Task goal:
Locate every line below that contains the word "site" and copy it.

Records provided:

*-*-*

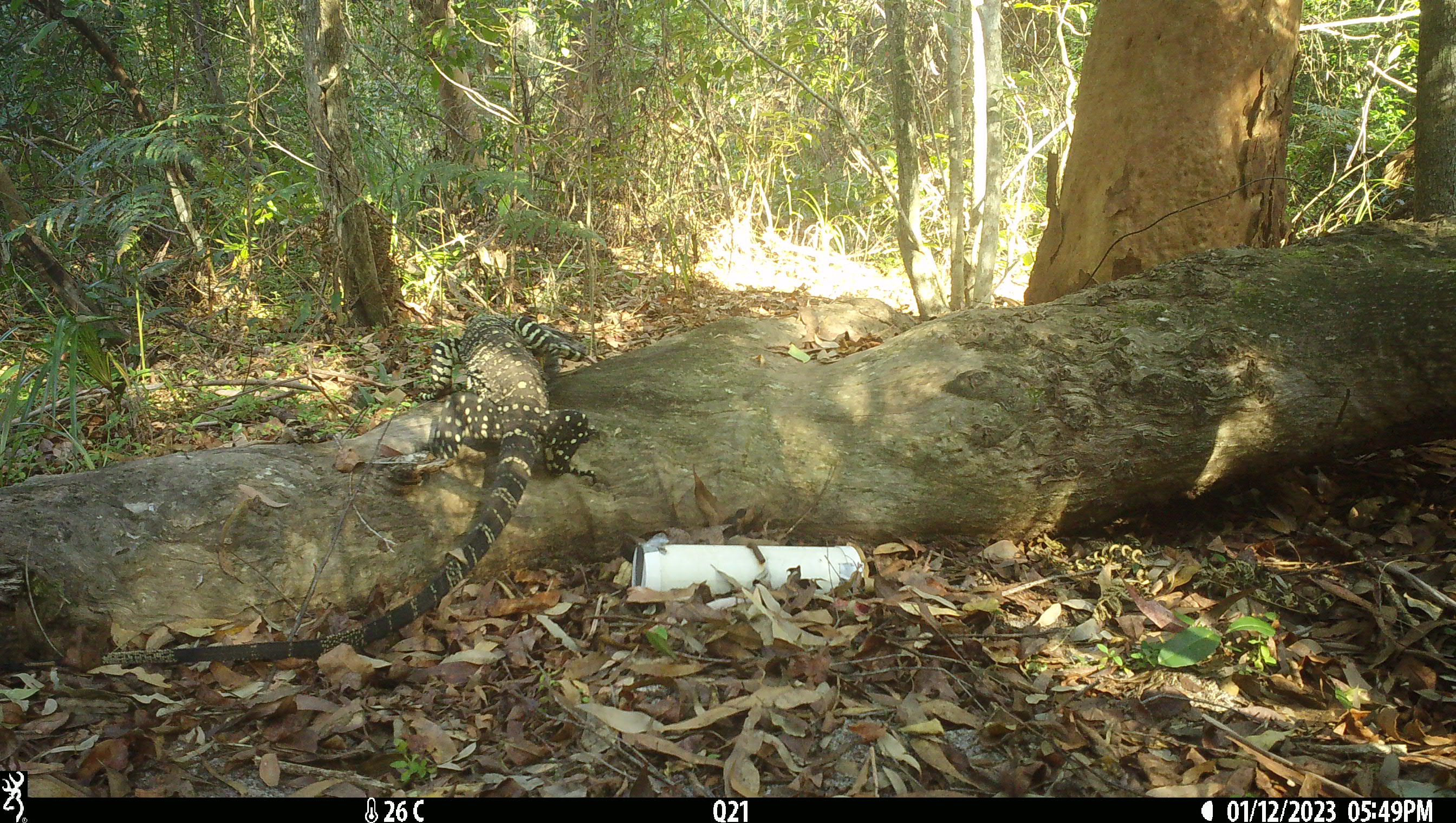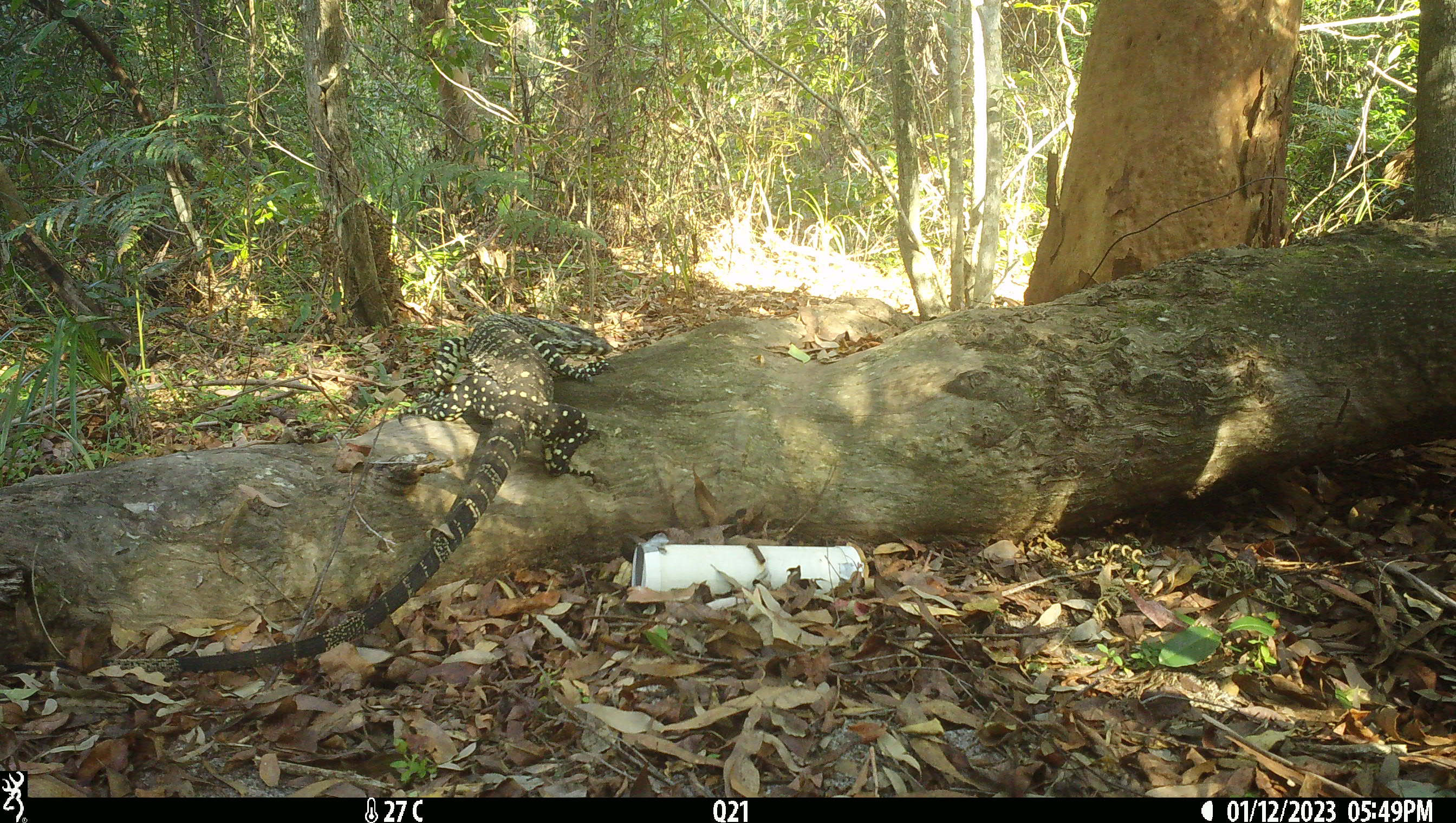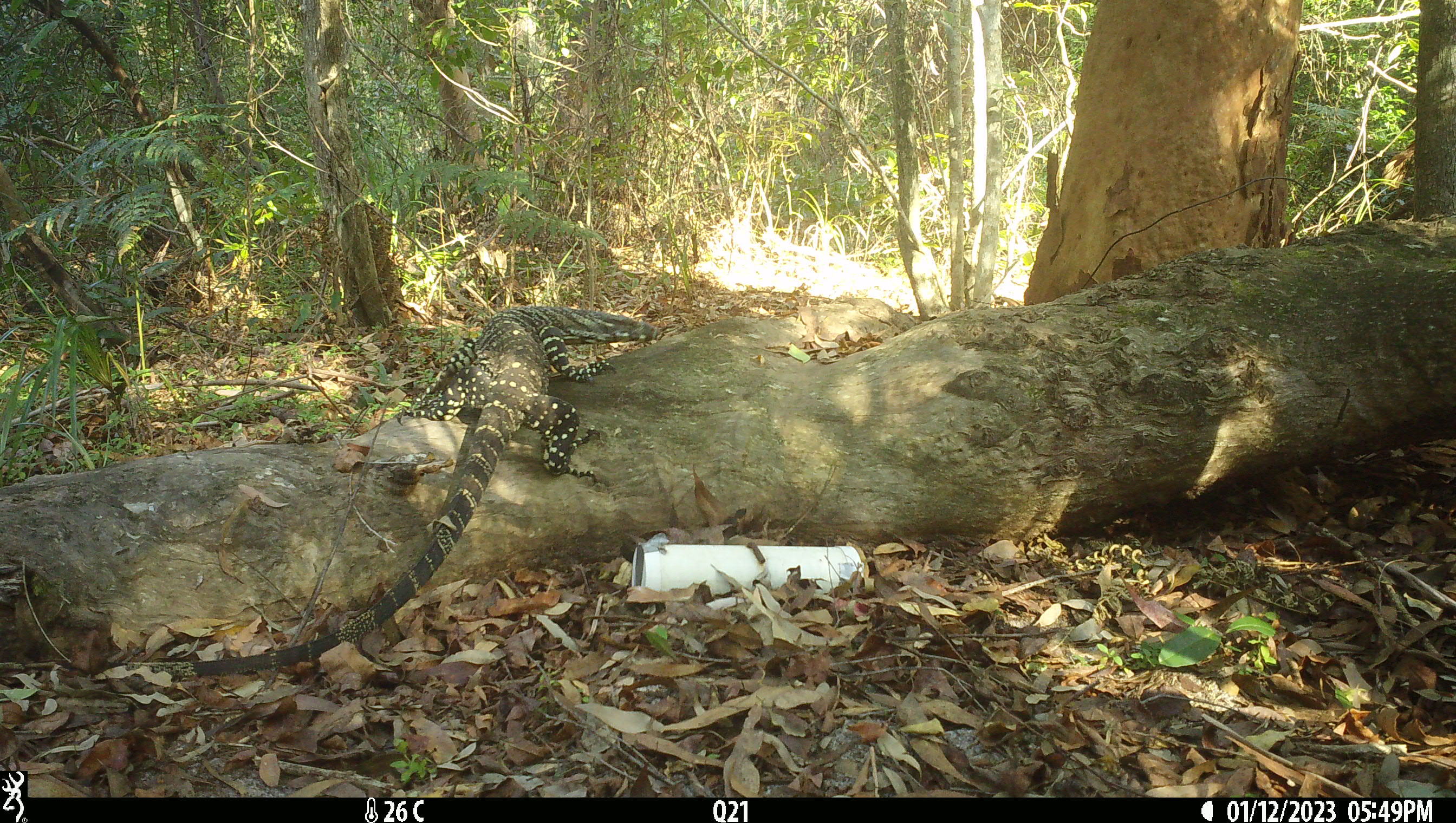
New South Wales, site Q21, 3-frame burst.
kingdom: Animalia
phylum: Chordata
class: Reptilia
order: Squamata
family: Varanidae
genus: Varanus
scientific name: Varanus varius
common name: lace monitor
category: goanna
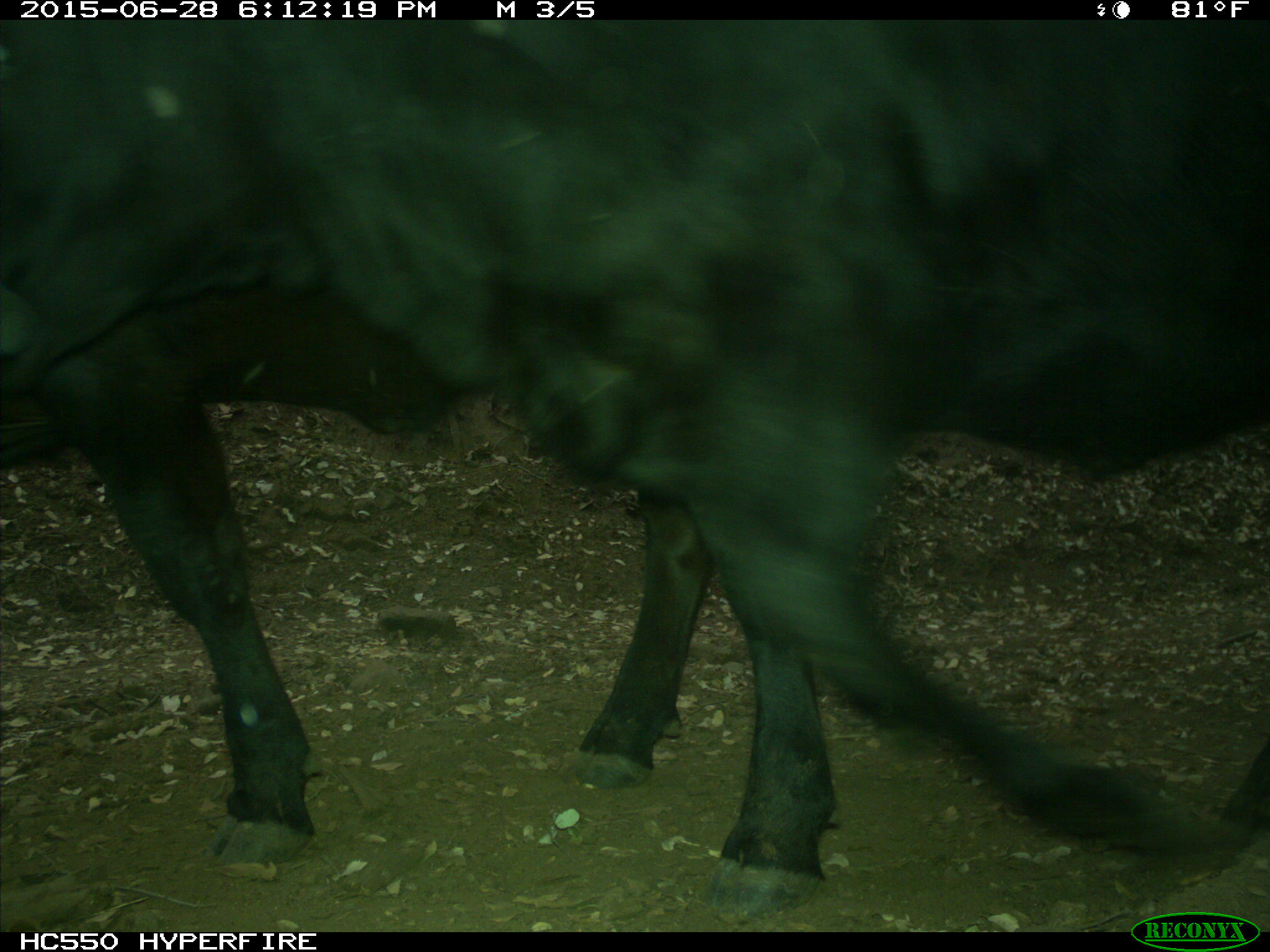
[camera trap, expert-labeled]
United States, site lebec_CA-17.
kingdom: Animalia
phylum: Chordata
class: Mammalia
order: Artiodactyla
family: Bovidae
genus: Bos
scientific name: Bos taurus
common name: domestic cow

*-*-*

Exercise response:
New South Wales, site Q21, 3-frame burst.
United States, site lebec_CA-17.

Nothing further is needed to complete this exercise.